I have a website with 500k users (running on sql server 2008). I want to now include activity streams of users and their friends. After testing a few things on SQL Server it becomes apparent that RDMS is not a good choice for this kind of feature. it's slow (even when I heavily de-normalized my data). So after looking at other NoSQL solutions, I've figured that I can use MongoDB for this. I'll be following data structure based on activitystrea.ms json specifications for activity stream So my question is: what would be the best schema design for activity stream in MongoDB (with this many users you can pretty much predict that it will be very heavy on writes, hence my choice of MongoDB - it has great "writes" performance. I've thought about 3 types of structures, please tell me if this makes sense or I should use other schema patterns.

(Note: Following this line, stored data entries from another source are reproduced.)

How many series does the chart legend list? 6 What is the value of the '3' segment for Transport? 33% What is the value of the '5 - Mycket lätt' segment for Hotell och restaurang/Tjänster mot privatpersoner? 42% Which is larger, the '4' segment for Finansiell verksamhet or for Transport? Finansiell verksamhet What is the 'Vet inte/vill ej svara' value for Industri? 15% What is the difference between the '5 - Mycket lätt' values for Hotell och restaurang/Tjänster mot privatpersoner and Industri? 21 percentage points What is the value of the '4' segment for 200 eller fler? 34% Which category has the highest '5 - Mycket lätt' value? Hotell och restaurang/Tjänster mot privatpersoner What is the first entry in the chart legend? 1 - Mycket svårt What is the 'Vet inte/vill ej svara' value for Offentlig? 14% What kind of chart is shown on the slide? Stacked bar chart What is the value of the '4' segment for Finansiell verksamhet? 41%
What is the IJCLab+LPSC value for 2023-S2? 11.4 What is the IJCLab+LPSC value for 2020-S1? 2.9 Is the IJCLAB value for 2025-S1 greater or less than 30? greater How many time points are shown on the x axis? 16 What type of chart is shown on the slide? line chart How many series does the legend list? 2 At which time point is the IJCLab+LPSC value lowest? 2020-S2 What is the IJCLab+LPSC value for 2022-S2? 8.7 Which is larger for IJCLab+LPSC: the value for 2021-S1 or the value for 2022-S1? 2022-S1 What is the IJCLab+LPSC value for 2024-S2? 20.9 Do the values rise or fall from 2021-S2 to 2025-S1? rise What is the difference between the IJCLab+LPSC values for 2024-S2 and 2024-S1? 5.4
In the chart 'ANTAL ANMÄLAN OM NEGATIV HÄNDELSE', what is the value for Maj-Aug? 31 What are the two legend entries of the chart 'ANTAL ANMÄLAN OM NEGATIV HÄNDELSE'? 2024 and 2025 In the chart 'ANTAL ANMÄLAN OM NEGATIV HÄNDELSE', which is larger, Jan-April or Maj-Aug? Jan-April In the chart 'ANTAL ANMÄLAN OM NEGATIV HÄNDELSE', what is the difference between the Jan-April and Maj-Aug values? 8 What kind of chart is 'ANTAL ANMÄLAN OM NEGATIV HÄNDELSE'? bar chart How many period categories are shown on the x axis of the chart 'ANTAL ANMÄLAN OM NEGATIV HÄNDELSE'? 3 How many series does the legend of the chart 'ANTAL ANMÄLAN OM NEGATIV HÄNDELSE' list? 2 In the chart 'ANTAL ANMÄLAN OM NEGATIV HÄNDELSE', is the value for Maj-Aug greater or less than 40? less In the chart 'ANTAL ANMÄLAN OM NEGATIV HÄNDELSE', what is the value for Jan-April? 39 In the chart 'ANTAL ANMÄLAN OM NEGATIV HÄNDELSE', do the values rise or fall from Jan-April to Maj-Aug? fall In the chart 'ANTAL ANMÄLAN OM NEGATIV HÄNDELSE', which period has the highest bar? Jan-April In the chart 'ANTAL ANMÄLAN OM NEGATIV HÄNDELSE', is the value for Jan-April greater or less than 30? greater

1 - Store each activity with all friends/followers in this pattern:
{ _id:'activ123', actor:{ id:person1 }, verb:'follow', object:{ objecttype:'person', id:'person2' }, updatedon:Date(), consumers:[ person3, person4, person5, person6, ... so on ] }
2 - Second design: Collection name- activity_stream_fanout
{ _id:'activ_fanout_123', personId:person3, activities:[ { _id:'activ123', actor:{ id:person1 }, verb:'follow', object:{ objecttype:'person', id:'person2' }, updatedon:Date(), } ],[ //activity feed 2 ] }
3 - This approach would be to store the activity items in one collection, and the consumers in another. In activities, you might have a document like:
{ _id: "123", actor: { person: "UserABC" }, verb: "follow", object: { person: "someone_else" }, updatedOn: Date(...) }
And then, for followers, I would have the following "notifications" documents:
{ activityId: "123", consumer: "someguy", updatedOn: Date(...) } { activityId: "123", consumer: "otherguy", updatedOn: Date(...) } { activityId: "123", consumer: "thirdguy", updatedOn: Date(...) }
Your answers are greatly appreciated.